May 28, 2010 17:46
So yesterday, I think I figured out what was causing me so much recurring stress. Lately, I have been feeling like I am ready to just get up and get on with a job and a new city. My studies have been lacking and my motivation to memorize a bunch of facts has dissipated. I'm ready to get moving with everything else from here.
Apparently, my time-management this week has been lacking. I had scheduled a work appointment at 3:30p (and with some leniency, 4p the latest) after my class on Tuesday, therefore I had left class when I we had been watching a movie instead of forcing myself to remain nonchalant throughout the movie. I attempted to return to class before work to find that they were finishing the whole movie that day, so I went about my day. On Thursday, I found that I (and all the others who left) had been penalized for leaving, losing out on 3.6% of our total grade.
On this Tuesday, we happened to be taking a test, before which, the teacher had stated the outline of the course that day and how the movie was to be assessed. I made an immediate decision to rearrange parts of my schedule to accommodate for the situation presented, but my plan had failed to account for changes made without prior regard. I immediately began to feel tension in my shoulders and intense thoracic breathing.
Despite my best efforts to psychologically fend off the stress, my stress response began to flare up.
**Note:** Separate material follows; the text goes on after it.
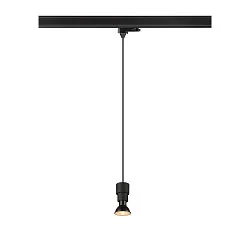 3-phase pendant luminaire PURI 2.0 BASIC GU10 IP20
I told myself that the consequence was worth the process (which I still feel it was) and that it was only a small fraction of my grade that was affected. Emotionally, I did not feel overly stimulated, but internally, my heart was trying to race and I could almost feel my blood pumping. I switched to diaphragmatic breathing, which has usually served as a good roadblock for my physiological response. It wasn't too long before my physiological response began to flare up again.
I tried a different approach, beginning to log what was happening to be into a stress journal. The paper became a synopsis of the situation followed by my reaction to the situation, the interventions I tried to use to disengage from the situation, and how they worked and what I learned. I learned a lot from that situation, which unfortunately kept me from being attentive as it had in the past. Time-management is not about small-scale arrangement, which is narrow in scope, but about arranging the large aspects of life and setting priorities.
I have also learned that I plan too much. I arrange things so that they will fit perfectly into some contained, confined area. I feel like every part of my day needs to be filled with active engagement in current projects or some of the many projects I want to get done. Even when I try to take a little part of the day to unwind and play a video game, it is not enough. Moreover when I try to plan around what someone tells me is going to happen, I get extremely upset when it changes without warning or, more importantly, notification.
This also leads me to believe that my method of stress management is not working effectively. I have been extremely worn out this week, which I correlate to almost ten days straight of coming into work for even just an hour of the day. I love my job, and I want to focus my time on my work, meanwhile my studies are lacking in dedication and commitment. After Sunday, my attempts to study Monday, Tuesday, and Wednesday night were ill-fated, resulting in a slow 1 page of physiology reading within an hour.
I need to reevaluate my time partitioning for my job in order to have the time set aside for school. I need to set one day or chunk of time a few days for reviewing my schoolwork, since I work best in clumps of time instead of bits of time. Lastly, I need to figure out ways to control my physiological response to stress throughout my emotional intervention. I tried to use selective awareness and diaphragmatic breathing to curb both responses, but I still had a physiological response that could be from prolonged exposure to the stress inducing environment or from endocrine response to the stress reaction after the sympathetic processes had been supressed.
Looking into the work for Tuesday, I feel that there are some techniques that I can utilize to maximize my autogenic training. I want to look into Biofeedback equipment at the Student Health Care Center next week, and I want to look up some more information on the Quieting Reflex. While I feel that I have tried using the Instant Calming Sequence unknowingly in the past (Breathe/Positivity/Posture/Relaxation/Control), I think that I am losing the process at the "wave of relaxation" step. Working on these roadblocks, I believe, will help me control myself in an immediate situation.